Chef Christopher Collins from The MacIntosh Restaurant shares a recipe for a tasty seared scallops & grits.

INGREDIENTS

• 2 each, jumbo scallops

• 6 ounces Jalapeno-Cheddar Grits

• 2 ounces Tasso Ham Relish

• 2 tablespoons charred corn

• 2 ounces Creole Cream Sauce

• 1 heaping tablespoon Twisted Onions

• parsley, chopped

• Creole Cream Sauce

• 3 cups heavy cream

• 1 tablespoon minced garlic

• 1 tablespoon honey

• 1/2 teaspoon old bay

• Twisted Onions

• 2 scallions (greens only) finely julienned and

• held in ice water

INSTRUCTIONS

To make the Creole Cream Sauce, add all ingredients to a small pot and cook over medium flame until cream is reduced by half; set aside

For the scallops, heat pan over high flame until very hot.

Add 1 tsp cooking oil to pan, swirl to evenly coat, and then add scallops.
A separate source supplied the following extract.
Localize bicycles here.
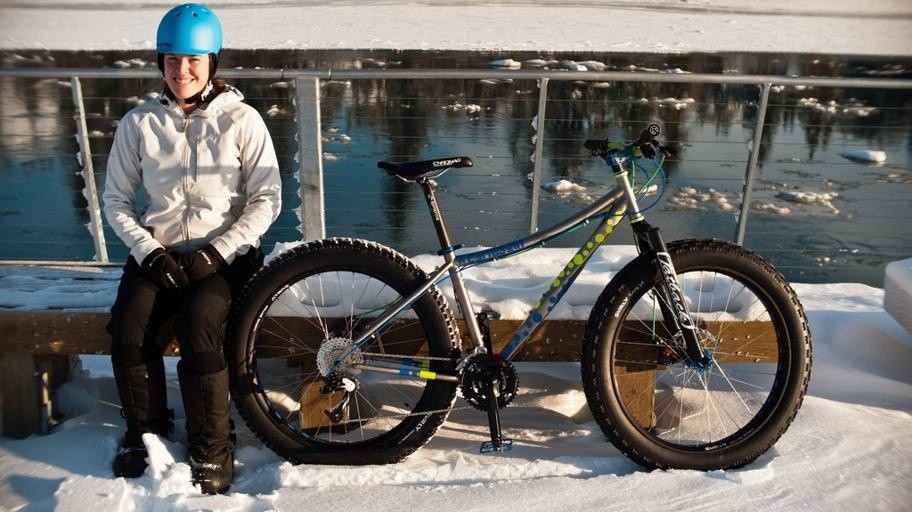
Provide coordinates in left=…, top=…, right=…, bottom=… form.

As the scallops are cooking, add 2 tablespoon of butter to the pan and baste the scallops with the melted butter.

Cook scallops for 2 minutes and then flip.

Cook an additional 90 seconds, continually basting with butter.

Remove from heat.

Spoon the Jalapeno-Cheddar Grits evenly in a large serving bowl.

Top with the Tasso Ham Relish and charred corn.

Place the seared scallops in the center of the dish and ladle Creole Cream Sauce over the scallops.

Top with Twisted Onions Garnish with fresh chopped parsley and cracked pepper.